Data

path = untar_data(URLs.IMAGEWOOF_320)

lbl_dict = dict(
  n02086240= 'Shih-Tzu',
  n02087394= 'Rhodesian ridgeback',
  n02088364= 'Beagle',
  n02089973= 'English foxhound',
  n02093754= 'Australian terrier',
  n02096294= 'Border terrier',
  n02099601= 'Golden retriever',
  n02105641= 'Old English sheepdog',
  n02111889= 'Samoyed',
  n02115641= 'Dingo'
)

dblock = DataBlock(blocks=(ImageBlock,CategoryBlock),
                   get_items=get_image_files,
                   splitter=GrandparentSplitter(valid_name='val'),
                   get_y=Pipeline([parent_label,lbl_dict.__getitem__]),
                   item_tfms=Resize(320),
                   batch_tfms=[*aug_transforms(size=224),Normalize.from_stats(*imagenet_stats)])
dls = dblock.dataloaders(path,bs=128)
dls.show_batch()

Learner

You can find the model weights here. It's a resnet34, trained for 9 epochs, reaching around 96% accuracy

exp_name='resnet34'
save_model = SaveModelCallback(monitor='error_rate',fname=exp_name)
learn = cnn_learner(dls,resnet34,metrics=error_rate,model_dir='/content/models',opt_func=ranger)
# learn.load(exp_name)

learn.fit_flat_cos(5,lr=1e-3,cbs=save_model)
learn.unfreeze()
learn.fit_flat_cos(5,lr=1e-4,cbs=save_model)

Grad-CAM

gradient of score of class c, $y^c$ wrt feature map activations $A^k$ global-average-pooled over width and height dimensions

$$\alpha^c_k = \frac{1}{Z}\sum_i\sum_j \frac{\partial y^c}{\partial A^k_{ij}}$$

weighted combination of forward activation maps, followed by ReLU $$L_{Grad-CAM}^C = ReLU (\sum_k \alpha^c_kA^k)$$

m = learn.model.eval()

We don't want to change the shuffle beviour of original valid dataloader, thus creating a copy

valid_dl = dls.valid

valid_dl.shuffle=True
xb,yb = valid_dl.one_batch()
dls.show_batch((xb,yb))
valid_dl.shuffle=False

idx=3
xb,yb = xb[idx][None],yb[idx][None]
x_dec,y_dec = valid_dl.decode_batch((xb,yb))[0]
show_image(x_dec,title=y_dec,figsize=(5,5));

hook,hook_g = hook_output(m[0]), hook_output(m[0],grad=True)

m.zero_grad()
preds = m(xb)
preds[0,preds.argmax().item()].backward(retain_graph=True)

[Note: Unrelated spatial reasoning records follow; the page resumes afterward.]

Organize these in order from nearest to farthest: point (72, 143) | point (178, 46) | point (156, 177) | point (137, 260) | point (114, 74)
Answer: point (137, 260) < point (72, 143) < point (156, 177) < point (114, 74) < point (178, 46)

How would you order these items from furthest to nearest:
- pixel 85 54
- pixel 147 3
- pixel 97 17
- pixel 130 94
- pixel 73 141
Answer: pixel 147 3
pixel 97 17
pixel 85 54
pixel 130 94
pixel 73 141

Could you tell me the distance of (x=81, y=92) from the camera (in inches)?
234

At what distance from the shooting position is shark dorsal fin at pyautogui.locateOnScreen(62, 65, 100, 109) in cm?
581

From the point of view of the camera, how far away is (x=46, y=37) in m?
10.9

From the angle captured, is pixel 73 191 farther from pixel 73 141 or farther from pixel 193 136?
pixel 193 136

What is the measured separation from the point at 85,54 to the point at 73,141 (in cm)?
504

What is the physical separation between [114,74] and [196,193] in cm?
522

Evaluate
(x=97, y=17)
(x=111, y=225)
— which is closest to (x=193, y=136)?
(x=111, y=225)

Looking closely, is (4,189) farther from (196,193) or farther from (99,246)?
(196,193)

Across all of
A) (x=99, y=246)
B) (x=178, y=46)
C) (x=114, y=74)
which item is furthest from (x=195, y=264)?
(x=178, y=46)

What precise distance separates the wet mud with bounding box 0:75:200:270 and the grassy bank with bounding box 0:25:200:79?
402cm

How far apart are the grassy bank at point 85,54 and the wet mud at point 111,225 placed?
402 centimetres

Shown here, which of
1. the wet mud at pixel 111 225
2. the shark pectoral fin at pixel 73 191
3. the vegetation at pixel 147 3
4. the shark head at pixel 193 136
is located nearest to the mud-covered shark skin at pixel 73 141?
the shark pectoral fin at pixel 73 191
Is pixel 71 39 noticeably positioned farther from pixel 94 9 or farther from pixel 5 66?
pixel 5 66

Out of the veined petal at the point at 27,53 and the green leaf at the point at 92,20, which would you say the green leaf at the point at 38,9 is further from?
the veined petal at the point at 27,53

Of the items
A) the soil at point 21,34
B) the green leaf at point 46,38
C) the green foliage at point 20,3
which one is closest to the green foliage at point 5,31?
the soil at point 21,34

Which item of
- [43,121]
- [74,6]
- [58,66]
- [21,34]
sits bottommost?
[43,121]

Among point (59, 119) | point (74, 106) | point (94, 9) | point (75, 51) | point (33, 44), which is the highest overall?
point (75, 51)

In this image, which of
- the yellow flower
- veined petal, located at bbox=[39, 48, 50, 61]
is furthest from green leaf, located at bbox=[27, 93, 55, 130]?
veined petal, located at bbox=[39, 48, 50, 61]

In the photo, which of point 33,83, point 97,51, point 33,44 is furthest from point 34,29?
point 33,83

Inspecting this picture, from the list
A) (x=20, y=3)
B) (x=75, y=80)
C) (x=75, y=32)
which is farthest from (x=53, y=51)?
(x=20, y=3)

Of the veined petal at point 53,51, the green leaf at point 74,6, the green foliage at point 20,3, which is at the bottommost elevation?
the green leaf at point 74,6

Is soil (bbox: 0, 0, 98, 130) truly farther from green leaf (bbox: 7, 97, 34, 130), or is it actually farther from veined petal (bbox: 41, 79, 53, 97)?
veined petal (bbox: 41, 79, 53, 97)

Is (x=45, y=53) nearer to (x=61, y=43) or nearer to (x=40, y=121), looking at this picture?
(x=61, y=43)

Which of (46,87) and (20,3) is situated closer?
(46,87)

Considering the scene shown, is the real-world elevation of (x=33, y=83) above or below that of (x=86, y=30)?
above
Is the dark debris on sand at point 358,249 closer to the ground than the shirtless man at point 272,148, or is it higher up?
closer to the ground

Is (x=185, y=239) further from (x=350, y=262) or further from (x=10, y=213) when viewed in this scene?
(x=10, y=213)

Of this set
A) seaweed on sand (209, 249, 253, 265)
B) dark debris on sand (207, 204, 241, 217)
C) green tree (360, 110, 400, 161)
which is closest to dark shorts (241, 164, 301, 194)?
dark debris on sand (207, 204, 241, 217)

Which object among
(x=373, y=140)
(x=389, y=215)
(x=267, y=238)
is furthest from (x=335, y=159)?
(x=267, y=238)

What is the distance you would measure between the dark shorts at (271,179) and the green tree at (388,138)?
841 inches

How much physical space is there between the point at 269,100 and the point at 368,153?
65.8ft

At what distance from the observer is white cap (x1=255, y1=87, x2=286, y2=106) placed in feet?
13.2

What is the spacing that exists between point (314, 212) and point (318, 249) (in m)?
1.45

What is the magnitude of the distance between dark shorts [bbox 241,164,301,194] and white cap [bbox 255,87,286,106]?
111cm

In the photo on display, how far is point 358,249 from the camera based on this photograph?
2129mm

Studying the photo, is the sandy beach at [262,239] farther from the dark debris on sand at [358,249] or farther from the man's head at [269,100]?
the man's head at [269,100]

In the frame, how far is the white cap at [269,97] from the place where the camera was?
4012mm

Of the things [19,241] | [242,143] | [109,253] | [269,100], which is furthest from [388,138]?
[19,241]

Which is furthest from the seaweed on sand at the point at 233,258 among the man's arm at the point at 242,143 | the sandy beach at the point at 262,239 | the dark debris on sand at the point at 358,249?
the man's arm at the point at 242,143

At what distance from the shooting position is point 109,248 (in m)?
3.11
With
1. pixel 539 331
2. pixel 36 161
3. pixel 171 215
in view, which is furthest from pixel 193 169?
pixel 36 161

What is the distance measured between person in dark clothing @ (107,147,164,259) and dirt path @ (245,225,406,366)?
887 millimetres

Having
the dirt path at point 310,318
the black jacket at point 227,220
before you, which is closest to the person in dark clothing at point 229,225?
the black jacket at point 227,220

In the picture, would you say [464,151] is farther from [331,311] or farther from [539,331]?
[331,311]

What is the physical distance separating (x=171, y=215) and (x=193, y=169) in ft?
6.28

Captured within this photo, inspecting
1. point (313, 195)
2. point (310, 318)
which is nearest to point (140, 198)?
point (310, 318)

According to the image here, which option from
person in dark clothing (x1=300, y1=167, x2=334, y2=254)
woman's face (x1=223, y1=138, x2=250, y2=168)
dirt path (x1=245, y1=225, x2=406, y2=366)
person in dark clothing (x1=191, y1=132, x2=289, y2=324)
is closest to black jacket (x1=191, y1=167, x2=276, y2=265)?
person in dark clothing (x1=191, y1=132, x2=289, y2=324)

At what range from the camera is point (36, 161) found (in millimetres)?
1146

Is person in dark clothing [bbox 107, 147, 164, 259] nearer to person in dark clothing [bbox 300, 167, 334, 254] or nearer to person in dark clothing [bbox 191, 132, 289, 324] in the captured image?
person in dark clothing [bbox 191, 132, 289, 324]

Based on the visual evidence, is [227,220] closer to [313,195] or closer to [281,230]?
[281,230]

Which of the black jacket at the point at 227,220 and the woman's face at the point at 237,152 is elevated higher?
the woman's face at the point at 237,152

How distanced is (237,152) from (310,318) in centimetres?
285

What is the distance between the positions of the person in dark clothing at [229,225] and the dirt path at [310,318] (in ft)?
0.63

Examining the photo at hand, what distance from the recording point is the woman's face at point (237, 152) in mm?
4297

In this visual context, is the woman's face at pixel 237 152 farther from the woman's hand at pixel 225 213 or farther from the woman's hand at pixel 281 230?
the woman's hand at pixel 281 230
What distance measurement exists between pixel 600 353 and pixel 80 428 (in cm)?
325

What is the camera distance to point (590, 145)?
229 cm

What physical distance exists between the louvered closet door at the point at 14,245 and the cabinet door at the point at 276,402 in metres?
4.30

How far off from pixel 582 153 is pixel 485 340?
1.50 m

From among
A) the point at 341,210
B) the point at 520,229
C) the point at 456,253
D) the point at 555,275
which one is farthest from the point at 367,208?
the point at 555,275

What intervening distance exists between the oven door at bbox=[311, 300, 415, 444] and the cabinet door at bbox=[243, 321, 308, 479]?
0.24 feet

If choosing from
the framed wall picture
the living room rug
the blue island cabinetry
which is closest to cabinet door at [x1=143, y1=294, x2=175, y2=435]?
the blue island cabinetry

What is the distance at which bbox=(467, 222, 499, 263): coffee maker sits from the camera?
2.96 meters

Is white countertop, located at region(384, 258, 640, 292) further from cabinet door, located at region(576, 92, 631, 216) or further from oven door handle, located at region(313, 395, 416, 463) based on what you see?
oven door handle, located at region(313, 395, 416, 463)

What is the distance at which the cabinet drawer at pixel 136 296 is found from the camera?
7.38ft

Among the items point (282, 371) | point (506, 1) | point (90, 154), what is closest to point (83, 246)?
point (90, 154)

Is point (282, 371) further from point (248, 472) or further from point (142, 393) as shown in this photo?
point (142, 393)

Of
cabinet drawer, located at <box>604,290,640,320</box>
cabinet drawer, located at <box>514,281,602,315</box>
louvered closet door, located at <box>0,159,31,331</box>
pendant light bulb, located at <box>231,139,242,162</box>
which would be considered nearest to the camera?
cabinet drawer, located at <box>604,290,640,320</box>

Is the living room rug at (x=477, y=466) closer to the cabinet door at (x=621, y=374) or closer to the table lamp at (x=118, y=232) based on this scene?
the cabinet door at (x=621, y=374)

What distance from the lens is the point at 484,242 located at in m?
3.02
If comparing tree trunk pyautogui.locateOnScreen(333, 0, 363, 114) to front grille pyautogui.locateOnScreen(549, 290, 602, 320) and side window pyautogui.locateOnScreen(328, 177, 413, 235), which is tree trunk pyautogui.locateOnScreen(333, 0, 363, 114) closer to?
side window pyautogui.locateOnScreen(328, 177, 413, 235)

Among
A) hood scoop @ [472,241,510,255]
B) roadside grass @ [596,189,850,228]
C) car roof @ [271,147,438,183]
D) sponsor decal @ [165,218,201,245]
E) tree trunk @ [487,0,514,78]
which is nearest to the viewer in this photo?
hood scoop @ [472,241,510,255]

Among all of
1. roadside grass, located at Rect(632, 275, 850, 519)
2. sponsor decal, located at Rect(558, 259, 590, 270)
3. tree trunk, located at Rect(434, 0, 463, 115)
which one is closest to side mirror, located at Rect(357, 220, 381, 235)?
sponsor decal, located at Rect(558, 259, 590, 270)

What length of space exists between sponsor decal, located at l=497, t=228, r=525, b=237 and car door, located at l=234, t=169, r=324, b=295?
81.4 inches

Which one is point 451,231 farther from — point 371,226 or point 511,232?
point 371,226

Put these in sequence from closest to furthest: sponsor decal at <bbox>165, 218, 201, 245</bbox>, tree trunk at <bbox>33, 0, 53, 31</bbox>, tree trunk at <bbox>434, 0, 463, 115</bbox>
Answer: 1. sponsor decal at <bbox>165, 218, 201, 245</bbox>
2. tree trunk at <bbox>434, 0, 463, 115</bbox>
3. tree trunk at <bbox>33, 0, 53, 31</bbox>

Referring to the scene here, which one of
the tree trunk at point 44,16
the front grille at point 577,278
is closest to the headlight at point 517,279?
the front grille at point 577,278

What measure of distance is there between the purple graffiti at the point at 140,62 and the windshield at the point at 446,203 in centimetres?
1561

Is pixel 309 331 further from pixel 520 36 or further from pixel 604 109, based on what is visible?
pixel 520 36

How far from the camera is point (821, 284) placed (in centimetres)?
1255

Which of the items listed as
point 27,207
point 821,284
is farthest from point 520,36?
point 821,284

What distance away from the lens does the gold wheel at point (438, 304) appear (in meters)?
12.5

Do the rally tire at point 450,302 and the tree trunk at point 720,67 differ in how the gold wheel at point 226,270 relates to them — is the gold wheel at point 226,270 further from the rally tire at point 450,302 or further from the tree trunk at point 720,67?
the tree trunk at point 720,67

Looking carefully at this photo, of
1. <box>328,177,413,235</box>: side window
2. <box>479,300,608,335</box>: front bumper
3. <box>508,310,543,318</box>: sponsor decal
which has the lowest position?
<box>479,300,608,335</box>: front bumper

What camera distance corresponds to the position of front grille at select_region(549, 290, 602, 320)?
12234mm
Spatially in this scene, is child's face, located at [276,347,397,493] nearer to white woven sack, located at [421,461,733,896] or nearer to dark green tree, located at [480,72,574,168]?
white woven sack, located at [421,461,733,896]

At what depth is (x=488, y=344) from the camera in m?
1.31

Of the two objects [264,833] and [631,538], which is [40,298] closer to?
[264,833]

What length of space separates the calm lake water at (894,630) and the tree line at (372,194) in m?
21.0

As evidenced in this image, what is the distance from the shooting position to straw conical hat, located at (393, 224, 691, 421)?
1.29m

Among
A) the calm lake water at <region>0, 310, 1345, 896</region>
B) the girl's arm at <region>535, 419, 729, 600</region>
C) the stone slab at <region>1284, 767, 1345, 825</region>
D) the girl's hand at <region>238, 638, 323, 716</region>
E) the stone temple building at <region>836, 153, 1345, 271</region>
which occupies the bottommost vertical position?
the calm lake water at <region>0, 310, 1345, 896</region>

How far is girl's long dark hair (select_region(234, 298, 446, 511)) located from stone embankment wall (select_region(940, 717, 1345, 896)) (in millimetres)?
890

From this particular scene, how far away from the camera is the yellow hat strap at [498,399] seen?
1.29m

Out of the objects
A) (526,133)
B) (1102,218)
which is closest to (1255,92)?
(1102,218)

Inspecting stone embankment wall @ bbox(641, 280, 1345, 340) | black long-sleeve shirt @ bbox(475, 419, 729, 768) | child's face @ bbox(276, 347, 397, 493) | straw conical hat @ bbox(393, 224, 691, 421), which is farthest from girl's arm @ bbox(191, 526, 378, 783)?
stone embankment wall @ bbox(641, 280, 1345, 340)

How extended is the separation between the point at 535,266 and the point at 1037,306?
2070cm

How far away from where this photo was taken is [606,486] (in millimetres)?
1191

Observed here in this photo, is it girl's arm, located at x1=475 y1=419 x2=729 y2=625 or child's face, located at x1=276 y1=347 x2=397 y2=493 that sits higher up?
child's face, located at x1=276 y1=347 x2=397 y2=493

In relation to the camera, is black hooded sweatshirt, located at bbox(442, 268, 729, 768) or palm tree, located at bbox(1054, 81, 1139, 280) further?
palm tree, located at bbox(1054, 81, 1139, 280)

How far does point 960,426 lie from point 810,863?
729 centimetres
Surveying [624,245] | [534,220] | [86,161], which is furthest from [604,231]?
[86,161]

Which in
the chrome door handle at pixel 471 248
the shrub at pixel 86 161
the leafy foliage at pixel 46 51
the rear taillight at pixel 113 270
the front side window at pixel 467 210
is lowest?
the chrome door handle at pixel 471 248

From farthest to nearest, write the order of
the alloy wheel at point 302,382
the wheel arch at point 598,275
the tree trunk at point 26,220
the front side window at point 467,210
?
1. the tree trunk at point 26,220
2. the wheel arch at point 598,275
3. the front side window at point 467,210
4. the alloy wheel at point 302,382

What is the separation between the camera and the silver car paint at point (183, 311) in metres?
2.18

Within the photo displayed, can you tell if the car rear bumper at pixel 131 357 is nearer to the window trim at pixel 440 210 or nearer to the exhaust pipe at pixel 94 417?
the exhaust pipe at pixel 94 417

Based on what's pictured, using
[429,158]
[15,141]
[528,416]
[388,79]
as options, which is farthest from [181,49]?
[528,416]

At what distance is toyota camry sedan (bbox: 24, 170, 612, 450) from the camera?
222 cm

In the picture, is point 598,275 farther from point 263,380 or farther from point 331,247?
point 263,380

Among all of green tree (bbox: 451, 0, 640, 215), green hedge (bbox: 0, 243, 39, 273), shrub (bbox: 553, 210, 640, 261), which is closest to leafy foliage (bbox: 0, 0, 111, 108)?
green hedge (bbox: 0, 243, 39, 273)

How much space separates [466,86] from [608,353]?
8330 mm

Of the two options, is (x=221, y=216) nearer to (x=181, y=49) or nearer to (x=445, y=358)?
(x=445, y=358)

dls.vocab[preds.argmax().item()]

'Samoyed'

hook.stored[0].shape, hook_g.stored[0].shape

(torch.Size([512, 7, 7]), torch.Size([1, 512, 7, 7]))

acts, grads = hook.stored[0], hook_g.stored[0][0]
alpha = grads.mean((1,2),keepdim=True); alpha.shape

torch.Size([512, 1, 1])

gcam = F.relu((alpha * acts).sum(0)); gcam.shape

torch.Size([7, 7])

Putting it together

def generate_gradcam(model,xb,yb=None,layer_idx:list=[0],with_pred=False):
  """Show Grad-CAM for a given image
    `xb,yb`: input batch 
    `layer_idx`: list of indices to reach target layer
  """
  m = model.eval()
  hook_layer = get_module(m,layer_idx)
  with hook_output(hook_layer,grad=True) as hook_g:
    with hook_output(hook_layer) as hook:      
      m.zero_grad()
      y_pred = m(xb)
      
      if yb is None:
        y = y_pred.argmax().item()
      else: y = yb.item()

      y_pred[0,y].backward(retain_graph=True)
      acts = hook.stored[0]
    grads = hook_g.stored[0]    
    alpha = grads.mean((2,3))
    gcam = F.relu(torch.einsum('ab,bcd->acd',alpha,acts))[0]      
    if with_pred: return gcam,y

@delegates(show_heatmap)
def show_gradcam(dl:DataLoader,xb,yb,gcam,sz=224,merge=True,**kwargs):
  x_dec,y_dec = dl.decode_batch((xb,yb))[0]
  imsize = 5 if merge else 7
  _,axs = subplots(1,1 if merge else 2,figsize=(imsize,imsize))
  show_image(x_dec,ax=axs[0],title=y_dec)
  alpha= 0.6 if merge else 1.
  show_heatmap(gcam,sz=sz,ax=axs[int(not merge)],alpha=alpha,**kwargs)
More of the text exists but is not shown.